先ほどのササキさん、まだおすすめ本が一冊も登録されていない状態なので、ここで早速本を登録してみます!

画面 本登録

「Book」シートに追加されました!
sheet book-add

先ほどの「User」シートにも書籍タイトルが追加されています!
sheet user-add-title

記念すべきササキさんの一冊目が登録されましたね。この要領で何冊でも登録できます。また、一度登録したデータの編集は「編集」ボタンから行えます。

画面 データedit

書籍の詳細画面に感想コメントを書き込むこともできます。

画面 hondana comment

こんな感じでコミュニケーションできる機能までつけると楽しいですね。
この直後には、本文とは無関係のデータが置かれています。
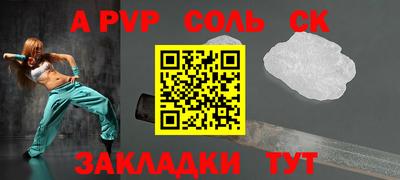 мефедрон VHQ Бийск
反応があると登録した人も嬉しいですしね。

Comment」シートにもコメントと名前が追加されています。
sheet comment

このように投稿フォームへのリンクボタンを設置することもできます。やり方はコンポーネント一覧から「Form Button」を選ぶだけです。
この他にもGoogle マップで位置を表示できる「Map」、画像をアップロードできる「Image Picker」など複数のコンポーネントが用意されています。どんなコンポーネントがあるのか予め知っておくと、アプリ作成の際にアイデアが広がっていくと思いますので、一通り軽くチェックするのがオススメです。

コンポーネント
プラスボタンをクリックすると、コンポーネントの一覧が表示されます。

以上がこのアプリの大まかな内容です。

まとめ

このNMライブラリーは一度社内で発表した後、何人かのメンバーから様々な意見をもらいました。自分だけでは気づかなかった問題点など出てくるのでやはり実際に使ってみてもらうのは大事だなと思います。
このブログを書いている今も、色々と改善したいポイントが出てきました。(例えば、登録する書籍は個人購入の本も会社購入の本も入り乱れているので、その区別がつく項目を追加したい、等。)時間を置いてから改めて見てみるとさらに改善点が見えてきますね。
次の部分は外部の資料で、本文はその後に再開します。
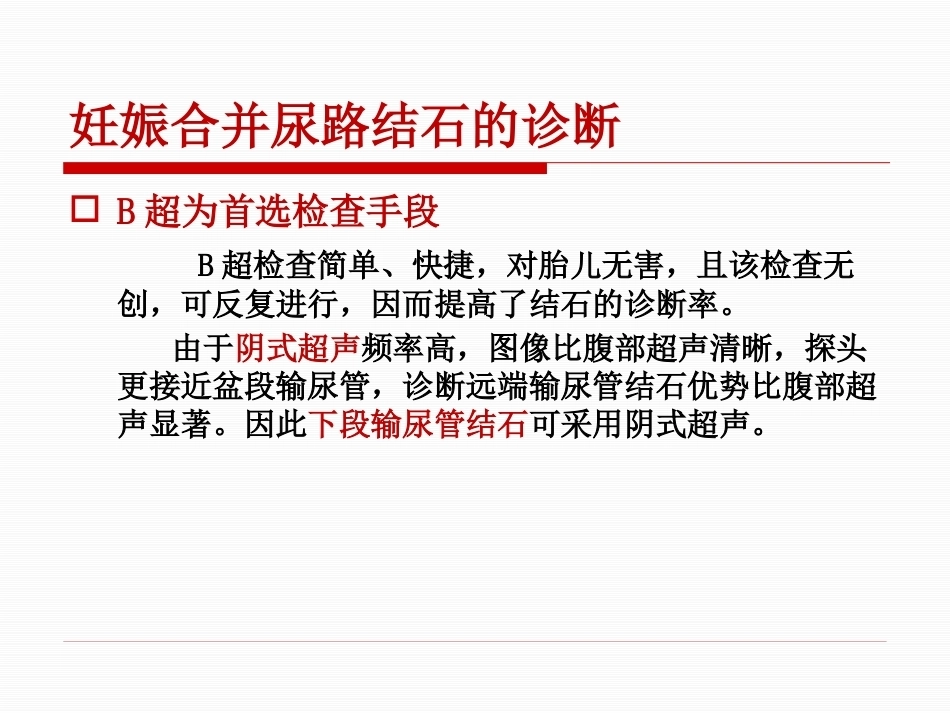 妊娠期尿路结石护理PPT课件_第12页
エクセルにまとめているだけでは、素っ気なく、見にくかったり、そもそみんなの目に止まらなかったりしますが、アプリの形になることで、SNS的なコミュニケーションもとれるようになりました。もしエクセルで管理しているものがあったら、試しにGlideでアプリ化してしまってはいかがでしょうか?コードを一行も書かずにアプリができてしまうことにきっと驚きますよ!慣れてくるとだんだんと色々な機能を追加したくなってくるので一つ一つ操作を覚えてレベルアップしていくのも楽しいものです。
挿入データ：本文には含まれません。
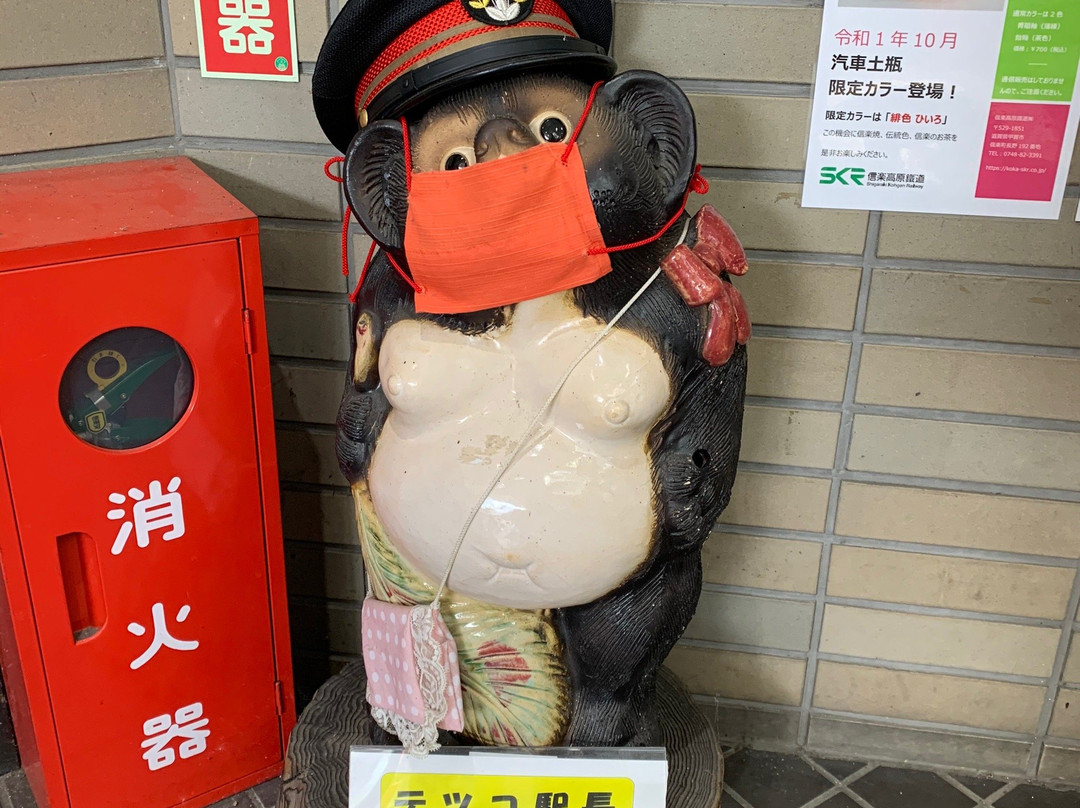 Shigaraki Station-甲贺市必去景点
今回は具体的な操作方法は、割愛させていただきましたが、ぜひネットで解説記事や動画を探してみてください。たくさんあります。個人的にはノーコードYouTuberしんじさんの動画がわかりやすくてオススメです。

それとNMライブラリーにも登録されている書籍、『基礎から学ぶノーコード開発』。こちらもたくさんの画面キャプチャー入りで丁寧に解説されていてとても参考になりました。

Glideがあらかじめ用意しているテンプレートも豊富にあるので、そちらを眺めていると何かおもしろいアイデアが浮かんでくるかもしれませんね。

今後もノーコードに関する記事を書いていく予定です。
ノーコード部の活動報告もできればと思っております。最後まで読んでいただきありがとうございました。